The report emphasizes that people need to feel comfortable coming forward about misconduct. It noted that several people whom the committee members interviewed said they had not reported harassment because they did not have confidence in the reporting procedures. “Many interviewees described the overwhelming fear created by power hierarchies in the government department,” the report said. The committee recommended that the university improve how it educates the Harvard community about making reports, and said the government department should hire more women to fix a gender imbalance. (In 2019 the department’s faculty was 31 percent female, which the report said was on par with its peers.)
The report confirmed that Harvard did have a record of other disclosures about Domínguez, but that the university had failed to act on them even though one of the professor’s sanctions had been that a second offense could trigger his firing. Those sanctions were kept private. The report recommended against keeping sanctions confidential, except those stemming from minor incidents, and said the university should do a better job of monitoring employees with past infractions.
Another issue that the report highlighted: Disclosures were made about Domínguez to different offices, many years apart. The university should ensure that all disclosures about employees are received in a central location, the report said. It described a searchable system for maintaining personnel records.
The university should create a standardized process for vetting candidates for leadership positions, the report said. The process should apply to people entering the university as well as leaving it for other institutions.

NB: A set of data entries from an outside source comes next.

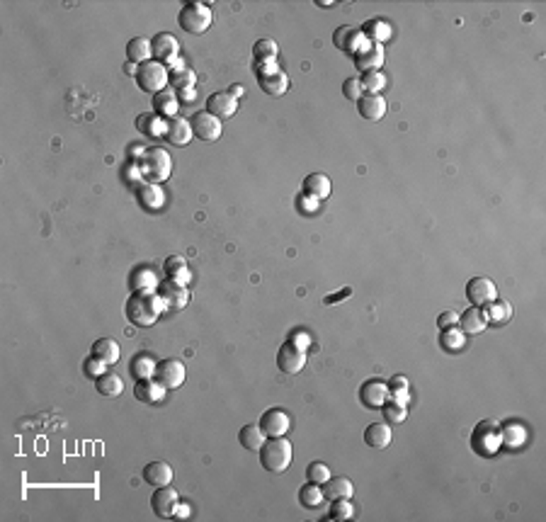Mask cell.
Returning a JSON list of instances; mask_svg holds the SVG:
<instances>
[{"instance_id": "7c38bea8", "label": "cell", "mask_w": 546, "mask_h": 522, "mask_svg": "<svg viewBox=\"0 0 546 522\" xmlns=\"http://www.w3.org/2000/svg\"><path fill=\"white\" fill-rule=\"evenodd\" d=\"M384 59H386V54H384V44H376V42H367L364 47H362L360 52L352 57L355 66H357L362 73L379 71L384 66Z\"/></svg>"}, {"instance_id": "8992f818", "label": "cell", "mask_w": 546, "mask_h": 522, "mask_svg": "<svg viewBox=\"0 0 546 522\" xmlns=\"http://www.w3.org/2000/svg\"><path fill=\"white\" fill-rule=\"evenodd\" d=\"M141 175H146L151 182H165L172 173V160L165 148H148L143 151V158H141Z\"/></svg>"}, {"instance_id": "44dd1931", "label": "cell", "mask_w": 546, "mask_h": 522, "mask_svg": "<svg viewBox=\"0 0 546 522\" xmlns=\"http://www.w3.org/2000/svg\"><path fill=\"white\" fill-rule=\"evenodd\" d=\"M456 326H459L466 336H478V333H483L488 328V316L481 307H469L459 316V324Z\"/></svg>"}, {"instance_id": "e0dca14e", "label": "cell", "mask_w": 546, "mask_h": 522, "mask_svg": "<svg viewBox=\"0 0 546 522\" xmlns=\"http://www.w3.org/2000/svg\"><path fill=\"white\" fill-rule=\"evenodd\" d=\"M258 425L263 427L267 437H284L289 432V427H292V418H289V413L284 408H270L263 413Z\"/></svg>"}, {"instance_id": "4fadbf2b", "label": "cell", "mask_w": 546, "mask_h": 522, "mask_svg": "<svg viewBox=\"0 0 546 522\" xmlns=\"http://www.w3.org/2000/svg\"><path fill=\"white\" fill-rule=\"evenodd\" d=\"M151 49H153V61L158 64H175L177 61V54H180V42L175 37L168 35V32H158L153 39H151Z\"/></svg>"}, {"instance_id": "f1b7e54d", "label": "cell", "mask_w": 546, "mask_h": 522, "mask_svg": "<svg viewBox=\"0 0 546 522\" xmlns=\"http://www.w3.org/2000/svg\"><path fill=\"white\" fill-rule=\"evenodd\" d=\"M177 105H180V97H177V93L172 88H165L158 95H153V107H155L153 112H158L163 119L177 117Z\"/></svg>"}, {"instance_id": "f5cc1de1", "label": "cell", "mask_w": 546, "mask_h": 522, "mask_svg": "<svg viewBox=\"0 0 546 522\" xmlns=\"http://www.w3.org/2000/svg\"><path fill=\"white\" fill-rule=\"evenodd\" d=\"M177 93V97L182 100V102H192L194 97H197V88L194 85H189V88H180V90H175Z\"/></svg>"}, {"instance_id": "4dcf8cb0", "label": "cell", "mask_w": 546, "mask_h": 522, "mask_svg": "<svg viewBox=\"0 0 546 522\" xmlns=\"http://www.w3.org/2000/svg\"><path fill=\"white\" fill-rule=\"evenodd\" d=\"M163 272H165V280L180 282V285H189V280H192L189 268H187V260L180 258V255H170V258H165Z\"/></svg>"}, {"instance_id": "91938a15", "label": "cell", "mask_w": 546, "mask_h": 522, "mask_svg": "<svg viewBox=\"0 0 546 522\" xmlns=\"http://www.w3.org/2000/svg\"><path fill=\"white\" fill-rule=\"evenodd\" d=\"M124 69H126V73H129V76H133V78H136V64H129V61H126V66H124Z\"/></svg>"}, {"instance_id": "c3c4849f", "label": "cell", "mask_w": 546, "mask_h": 522, "mask_svg": "<svg viewBox=\"0 0 546 522\" xmlns=\"http://www.w3.org/2000/svg\"><path fill=\"white\" fill-rule=\"evenodd\" d=\"M328 515H331V520H350V518H355V508L350 501H333L331 513Z\"/></svg>"}, {"instance_id": "9a60e30c", "label": "cell", "mask_w": 546, "mask_h": 522, "mask_svg": "<svg viewBox=\"0 0 546 522\" xmlns=\"http://www.w3.org/2000/svg\"><path fill=\"white\" fill-rule=\"evenodd\" d=\"M180 505V493L170 486H163V488H155V493L151 496V508L158 518L168 520V518H175V510Z\"/></svg>"}, {"instance_id": "7a4b0ae2", "label": "cell", "mask_w": 546, "mask_h": 522, "mask_svg": "<svg viewBox=\"0 0 546 522\" xmlns=\"http://www.w3.org/2000/svg\"><path fill=\"white\" fill-rule=\"evenodd\" d=\"M258 454L267 474H284L294 459V447L287 437H267Z\"/></svg>"}, {"instance_id": "816d5d0a", "label": "cell", "mask_w": 546, "mask_h": 522, "mask_svg": "<svg viewBox=\"0 0 546 522\" xmlns=\"http://www.w3.org/2000/svg\"><path fill=\"white\" fill-rule=\"evenodd\" d=\"M456 324H459V314H456V311H442V314L437 316V326H439V331L452 328V326H456Z\"/></svg>"}, {"instance_id": "ba28073f", "label": "cell", "mask_w": 546, "mask_h": 522, "mask_svg": "<svg viewBox=\"0 0 546 522\" xmlns=\"http://www.w3.org/2000/svg\"><path fill=\"white\" fill-rule=\"evenodd\" d=\"M277 367L284 374L294 376L306 367V350H302L294 340H287L277 352Z\"/></svg>"}, {"instance_id": "ee69618b", "label": "cell", "mask_w": 546, "mask_h": 522, "mask_svg": "<svg viewBox=\"0 0 546 522\" xmlns=\"http://www.w3.org/2000/svg\"><path fill=\"white\" fill-rule=\"evenodd\" d=\"M253 54H255V61H258V64H263V61H275L277 54H280V47H277V42H272V39H260V42H255Z\"/></svg>"}, {"instance_id": "b9f144b4", "label": "cell", "mask_w": 546, "mask_h": 522, "mask_svg": "<svg viewBox=\"0 0 546 522\" xmlns=\"http://www.w3.org/2000/svg\"><path fill=\"white\" fill-rule=\"evenodd\" d=\"M388 398H393V401L405 403V406H408V401H410V384H408V379H405L403 374L391 376V381H388Z\"/></svg>"}, {"instance_id": "9f6ffc18", "label": "cell", "mask_w": 546, "mask_h": 522, "mask_svg": "<svg viewBox=\"0 0 546 522\" xmlns=\"http://www.w3.org/2000/svg\"><path fill=\"white\" fill-rule=\"evenodd\" d=\"M289 340H294V343H297V345L302 348V350H306V348L311 345V340H309V336H306V333H297V336H292V338H289Z\"/></svg>"}, {"instance_id": "9c48e42d", "label": "cell", "mask_w": 546, "mask_h": 522, "mask_svg": "<svg viewBox=\"0 0 546 522\" xmlns=\"http://www.w3.org/2000/svg\"><path fill=\"white\" fill-rule=\"evenodd\" d=\"M367 42H369V39L364 37V32L352 25H343L333 32V44H336L343 54H348V57H355Z\"/></svg>"}, {"instance_id": "52a82bcc", "label": "cell", "mask_w": 546, "mask_h": 522, "mask_svg": "<svg viewBox=\"0 0 546 522\" xmlns=\"http://www.w3.org/2000/svg\"><path fill=\"white\" fill-rule=\"evenodd\" d=\"M136 83L143 93H153L158 95L160 90H165V85L170 83V73H168V66L158 64V61H146V64L138 66L136 71Z\"/></svg>"}, {"instance_id": "d6986e66", "label": "cell", "mask_w": 546, "mask_h": 522, "mask_svg": "<svg viewBox=\"0 0 546 522\" xmlns=\"http://www.w3.org/2000/svg\"><path fill=\"white\" fill-rule=\"evenodd\" d=\"M360 398L367 408H381L388 401V384L379 379H367L360 388Z\"/></svg>"}, {"instance_id": "f546056e", "label": "cell", "mask_w": 546, "mask_h": 522, "mask_svg": "<svg viewBox=\"0 0 546 522\" xmlns=\"http://www.w3.org/2000/svg\"><path fill=\"white\" fill-rule=\"evenodd\" d=\"M126 59H129V64H146V61L153 59V49H151V39L146 37H133L129 39V44H126Z\"/></svg>"}, {"instance_id": "680465c9", "label": "cell", "mask_w": 546, "mask_h": 522, "mask_svg": "<svg viewBox=\"0 0 546 522\" xmlns=\"http://www.w3.org/2000/svg\"><path fill=\"white\" fill-rule=\"evenodd\" d=\"M228 93H231L233 97H241L243 95V85H231V90H228Z\"/></svg>"}, {"instance_id": "cb8c5ba5", "label": "cell", "mask_w": 546, "mask_h": 522, "mask_svg": "<svg viewBox=\"0 0 546 522\" xmlns=\"http://www.w3.org/2000/svg\"><path fill=\"white\" fill-rule=\"evenodd\" d=\"M143 481L153 488L170 486L172 481V466L168 462H148L143 466Z\"/></svg>"}, {"instance_id": "f6af8a7d", "label": "cell", "mask_w": 546, "mask_h": 522, "mask_svg": "<svg viewBox=\"0 0 546 522\" xmlns=\"http://www.w3.org/2000/svg\"><path fill=\"white\" fill-rule=\"evenodd\" d=\"M381 410H384V418H386L388 423H403L405 415H408V406L393 401V398H388V401L381 406Z\"/></svg>"}, {"instance_id": "8fae6325", "label": "cell", "mask_w": 546, "mask_h": 522, "mask_svg": "<svg viewBox=\"0 0 546 522\" xmlns=\"http://www.w3.org/2000/svg\"><path fill=\"white\" fill-rule=\"evenodd\" d=\"M189 124H192L194 136L202 138V141H207V143L216 141V138L221 136V119L211 112H207V109L194 112V117L189 119Z\"/></svg>"}, {"instance_id": "1f68e13d", "label": "cell", "mask_w": 546, "mask_h": 522, "mask_svg": "<svg viewBox=\"0 0 546 522\" xmlns=\"http://www.w3.org/2000/svg\"><path fill=\"white\" fill-rule=\"evenodd\" d=\"M391 440H393V432H391V427H388V423H372L364 430V442L372 449L388 447L391 445Z\"/></svg>"}, {"instance_id": "ac0fdd59", "label": "cell", "mask_w": 546, "mask_h": 522, "mask_svg": "<svg viewBox=\"0 0 546 522\" xmlns=\"http://www.w3.org/2000/svg\"><path fill=\"white\" fill-rule=\"evenodd\" d=\"M133 192H136V199L138 204H141L143 209H148V212H155V209L163 207V190H160L158 182H151V180H138L136 187H133Z\"/></svg>"}, {"instance_id": "d4e9b609", "label": "cell", "mask_w": 546, "mask_h": 522, "mask_svg": "<svg viewBox=\"0 0 546 522\" xmlns=\"http://www.w3.org/2000/svg\"><path fill=\"white\" fill-rule=\"evenodd\" d=\"M165 391L168 388L160 384L158 379H143L136 381V386H133V396L141 403H160L165 398Z\"/></svg>"}, {"instance_id": "3957f363", "label": "cell", "mask_w": 546, "mask_h": 522, "mask_svg": "<svg viewBox=\"0 0 546 522\" xmlns=\"http://www.w3.org/2000/svg\"><path fill=\"white\" fill-rule=\"evenodd\" d=\"M503 447V432L495 420H481L471 432V449L478 457H493Z\"/></svg>"}, {"instance_id": "ffe728a7", "label": "cell", "mask_w": 546, "mask_h": 522, "mask_svg": "<svg viewBox=\"0 0 546 522\" xmlns=\"http://www.w3.org/2000/svg\"><path fill=\"white\" fill-rule=\"evenodd\" d=\"M238 109V97H233L228 90H221V93H211L207 97V112H211L219 119H228L233 117Z\"/></svg>"}, {"instance_id": "5b68a950", "label": "cell", "mask_w": 546, "mask_h": 522, "mask_svg": "<svg viewBox=\"0 0 546 522\" xmlns=\"http://www.w3.org/2000/svg\"><path fill=\"white\" fill-rule=\"evenodd\" d=\"M258 85L263 88V93L272 97H282L289 90V76L277 66V61H263L258 64Z\"/></svg>"}, {"instance_id": "d590c367", "label": "cell", "mask_w": 546, "mask_h": 522, "mask_svg": "<svg viewBox=\"0 0 546 522\" xmlns=\"http://www.w3.org/2000/svg\"><path fill=\"white\" fill-rule=\"evenodd\" d=\"M323 501H326V496H323V488L319 484H314V481H306V484L299 488V503H302L306 510L321 508Z\"/></svg>"}, {"instance_id": "603a6c76", "label": "cell", "mask_w": 546, "mask_h": 522, "mask_svg": "<svg viewBox=\"0 0 546 522\" xmlns=\"http://www.w3.org/2000/svg\"><path fill=\"white\" fill-rule=\"evenodd\" d=\"M194 131L192 124L185 119V117H172L168 119V129H165V138H168L170 146H187L192 141Z\"/></svg>"}, {"instance_id": "83f0119b", "label": "cell", "mask_w": 546, "mask_h": 522, "mask_svg": "<svg viewBox=\"0 0 546 522\" xmlns=\"http://www.w3.org/2000/svg\"><path fill=\"white\" fill-rule=\"evenodd\" d=\"M155 367H158V360L151 357L148 352H138L133 355L131 364H129V372L136 381H143V379H153L155 376Z\"/></svg>"}, {"instance_id": "2e32d148", "label": "cell", "mask_w": 546, "mask_h": 522, "mask_svg": "<svg viewBox=\"0 0 546 522\" xmlns=\"http://www.w3.org/2000/svg\"><path fill=\"white\" fill-rule=\"evenodd\" d=\"M155 292L160 294V299H163L165 309H172V311L185 309L187 302H189V290H187V285H180V282L163 280Z\"/></svg>"}, {"instance_id": "f907efd6", "label": "cell", "mask_w": 546, "mask_h": 522, "mask_svg": "<svg viewBox=\"0 0 546 522\" xmlns=\"http://www.w3.org/2000/svg\"><path fill=\"white\" fill-rule=\"evenodd\" d=\"M343 95L348 100H352V102H357V100L364 95V90H362V83L360 78H348V81L343 83Z\"/></svg>"}, {"instance_id": "7dc6e473", "label": "cell", "mask_w": 546, "mask_h": 522, "mask_svg": "<svg viewBox=\"0 0 546 522\" xmlns=\"http://www.w3.org/2000/svg\"><path fill=\"white\" fill-rule=\"evenodd\" d=\"M170 83L175 90H180V88H189L197 83V73H194L192 69H180V71H172L170 73Z\"/></svg>"}, {"instance_id": "681fc988", "label": "cell", "mask_w": 546, "mask_h": 522, "mask_svg": "<svg viewBox=\"0 0 546 522\" xmlns=\"http://www.w3.org/2000/svg\"><path fill=\"white\" fill-rule=\"evenodd\" d=\"M105 367H107V364H105L102 360H97L95 355H90V357L83 362V374H85L88 379H100V376L105 374Z\"/></svg>"}, {"instance_id": "277c9868", "label": "cell", "mask_w": 546, "mask_h": 522, "mask_svg": "<svg viewBox=\"0 0 546 522\" xmlns=\"http://www.w3.org/2000/svg\"><path fill=\"white\" fill-rule=\"evenodd\" d=\"M211 22H214V15H211L209 5L204 3H187L177 15V25L189 35H204L211 27Z\"/></svg>"}, {"instance_id": "74e56055", "label": "cell", "mask_w": 546, "mask_h": 522, "mask_svg": "<svg viewBox=\"0 0 546 522\" xmlns=\"http://www.w3.org/2000/svg\"><path fill=\"white\" fill-rule=\"evenodd\" d=\"M500 432H503V445H508L512 449L522 447L527 440V430L525 425L515 423V420H510V423H505L503 427H500Z\"/></svg>"}, {"instance_id": "6f0895ef", "label": "cell", "mask_w": 546, "mask_h": 522, "mask_svg": "<svg viewBox=\"0 0 546 522\" xmlns=\"http://www.w3.org/2000/svg\"><path fill=\"white\" fill-rule=\"evenodd\" d=\"M189 513H192V510H189V505L180 501V505H177V510H175V518L187 520V518H189Z\"/></svg>"}, {"instance_id": "8d00e7d4", "label": "cell", "mask_w": 546, "mask_h": 522, "mask_svg": "<svg viewBox=\"0 0 546 522\" xmlns=\"http://www.w3.org/2000/svg\"><path fill=\"white\" fill-rule=\"evenodd\" d=\"M95 388H97L100 396L117 398L121 391H124V381H121L117 374H102L100 379H95Z\"/></svg>"}, {"instance_id": "ab89813d", "label": "cell", "mask_w": 546, "mask_h": 522, "mask_svg": "<svg viewBox=\"0 0 546 522\" xmlns=\"http://www.w3.org/2000/svg\"><path fill=\"white\" fill-rule=\"evenodd\" d=\"M439 345L447 350V352H459V350L466 345V333L461 328H456V326L444 328L442 336H439Z\"/></svg>"}, {"instance_id": "d6a6232c", "label": "cell", "mask_w": 546, "mask_h": 522, "mask_svg": "<svg viewBox=\"0 0 546 522\" xmlns=\"http://www.w3.org/2000/svg\"><path fill=\"white\" fill-rule=\"evenodd\" d=\"M265 440H267V435L263 432V427L255 425V423L243 425L241 432H238V442H241V447L248 449V452H258V449L263 447Z\"/></svg>"}, {"instance_id": "7bdbcfd3", "label": "cell", "mask_w": 546, "mask_h": 522, "mask_svg": "<svg viewBox=\"0 0 546 522\" xmlns=\"http://www.w3.org/2000/svg\"><path fill=\"white\" fill-rule=\"evenodd\" d=\"M360 83L364 95H379L386 88V76H384V71H372V73H362Z\"/></svg>"}, {"instance_id": "60d3db41", "label": "cell", "mask_w": 546, "mask_h": 522, "mask_svg": "<svg viewBox=\"0 0 546 522\" xmlns=\"http://www.w3.org/2000/svg\"><path fill=\"white\" fill-rule=\"evenodd\" d=\"M364 32V37L369 42H376V44H384L388 37H391V25H386L384 20H369L364 27H360Z\"/></svg>"}, {"instance_id": "5bb4252c", "label": "cell", "mask_w": 546, "mask_h": 522, "mask_svg": "<svg viewBox=\"0 0 546 522\" xmlns=\"http://www.w3.org/2000/svg\"><path fill=\"white\" fill-rule=\"evenodd\" d=\"M185 364L180 362V360H160L158 367H155V376L153 379H158L160 384H163L165 388H177L182 386V381H185Z\"/></svg>"}, {"instance_id": "484cf974", "label": "cell", "mask_w": 546, "mask_h": 522, "mask_svg": "<svg viewBox=\"0 0 546 522\" xmlns=\"http://www.w3.org/2000/svg\"><path fill=\"white\" fill-rule=\"evenodd\" d=\"M357 112L362 119L367 121H379L386 114V100L381 95H362L357 100Z\"/></svg>"}, {"instance_id": "11a10c76", "label": "cell", "mask_w": 546, "mask_h": 522, "mask_svg": "<svg viewBox=\"0 0 546 522\" xmlns=\"http://www.w3.org/2000/svg\"><path fill=\"white\" fill-rule=\"evenodd\" d=\"M302 204H304V212H316V209H319V199L309 197V194L302 197Z\"/></svg>"}, {"instance_id": "30bf717a", "label": "cell", "mask_w": 546, "mask_h": 522, "mask_svg": "<svg viewBox=\"0 0 546 522\" xmlns=\"http://www.w3.org/2000/svg\"><path fill=\"white\" fill-rule=\"evenodd\" d=\"M466 299L471 302V307L483 309L498 299V290H495L490 277H471L469 285H466Z\"/></svg>"}, {"instance_id": "6da1fadb", "label": "cell", "mask_w": 546, "mask_h": 522, "mask_svg": "<svg viewBox=\"0 0 546 522\" xmlns=\"http://www.w3.org/2000/svg\"><path fill=\"white\" fill-rule=\"evenodd\" d=\"M165 304L155 290H133L126 302V321L138 328H151L155 321L163 316Z\"/></svg>"}, {"instance_id": "836d02e7", "label": "cell", "mask_w": 546, "mask_h": 522, "mask_svg": "<svg viewBox=\"0 0 546 522\" xmlns=\"http://www.w3.org/2000/svg\"><path fill=\"white\" fill-rule=\"evenodd\" d=\"M331 190H333L331 180H328V175H323V173H314L304 180V194L319 199V202L326 197H331Z\"/></svg>"}, {"instance_id": "bcb514c9", "label": "cell", "mask_w": 546, "mask_h": 522, "mask_svg": "<svg viewBox=\"0 0 546 522\" xmlns=\"http://www.w3.org/2000/svg\"><path fill=\"white\" fill-rule=\"evenodd\" d=\"M331 476H333L331 469H328V464H323V462H311L306 466V479L314 481V484H319V486L326 484Z\"/></svg>"}, {"instance_id": "7402d4cb", "label": "cell", "mask_w": 546, "mask_h": 522, "mask_svg": "<svg viewBox=\"0 0 546 522\" xmlns=\"http://www.w3.org/2000/svg\"><path fill=\"white\" fill-rule=\"evenodd\" d=\"M321 488H323V496H326L331 503L333 501H350V498L355 496V486L348 476H331Z\"/></svg>"}, {"instance_id": "f35d334b", "label": "cell", "mask_w": 546, "mask_h": 522, "mask_svg": "<svg viewBox=\"0 0 546 522\" xmlns=\"http://www.w3.org/2000/svg\"><path fill=\"white\" fill-rule=\"evenodd\" d=\"M483 311H486V316H488V324H493V326H503L512 319V307L508 302H498V299L490 302L488 307H483Z\"/></svg>"}, {"instance_id": "4316f807", "label": "cell", "mask_w": 546, "mask_h": 522, "mask_svg": "<svg viewBox=\"0 0 546 522\" xmlns=\"http://www.w3.org/2000/svg\"><path fill=\"white\" fill-rule=\"evenodd\" d=\"M136 126H138V131H143L146 136L160 138V136H165L168 119H163L158 112H143V114L136 117Z\"/></svg>"}, {"instance_id": "e575fe53", "label": "cell", "mask_w": 546, "mask_h": 522, "mask_svg": "<svg viewBox=\"0 0 546 522\" xmlns=\"http://www.w3.org/2000/svg\"><path fill=\"white\" fill-rule=\"evenodd\" d=\"M93 355H95L97 360H102L105 364L119 362V355H121L119 343L112 340V338H100V340L93 343Z\"/></svg>"}, {"instance_id": "db71d44e", "label": "cell", "mask_w": 546, "mask_h": 522, "mask_svg": "<svg viewBox=\"0 0 546 522\" xmlns=\"http://www.w3.org/2000/svg\"><path fill=\"white\" fill-rule=\"evenodd\" d=\"M350 294H352V290H350V287H345V290H343V292H338V294H328V297L323 299V302H326L328 307H331V304H340V299L350 297Z\"/></svg>"}]
</instances>
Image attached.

The report also praised the university. Harvard’s treatment of Karl’s complaint in 1983 was appropriate for its time, he report said, but the sanctions the dean issued then were not enforced because they were not public. Harvard’s handling of the 2018 investigation “may reflect how the university has evolved in the past decades.”
Karl said that she was personally gratified by Bacow’s apology, which he emailed to her. But she said that the work of holding universities accountable for the sexual harassment they’ve allowed to happen has just begun.
“This is not what usually occurs,” she said. She has heard from many women, especially in the last three years, about egregious sexual misconduct. “As much as this apology means to me personally, I fear that the changes that need to be made to redress systematic harassment at Harvard and other universities still lie in the future.”
She said she was grateful to everyone who had stood by her — for almost 40 years to the day — especially the women who came forward in 2017 and 2018 to share their stories.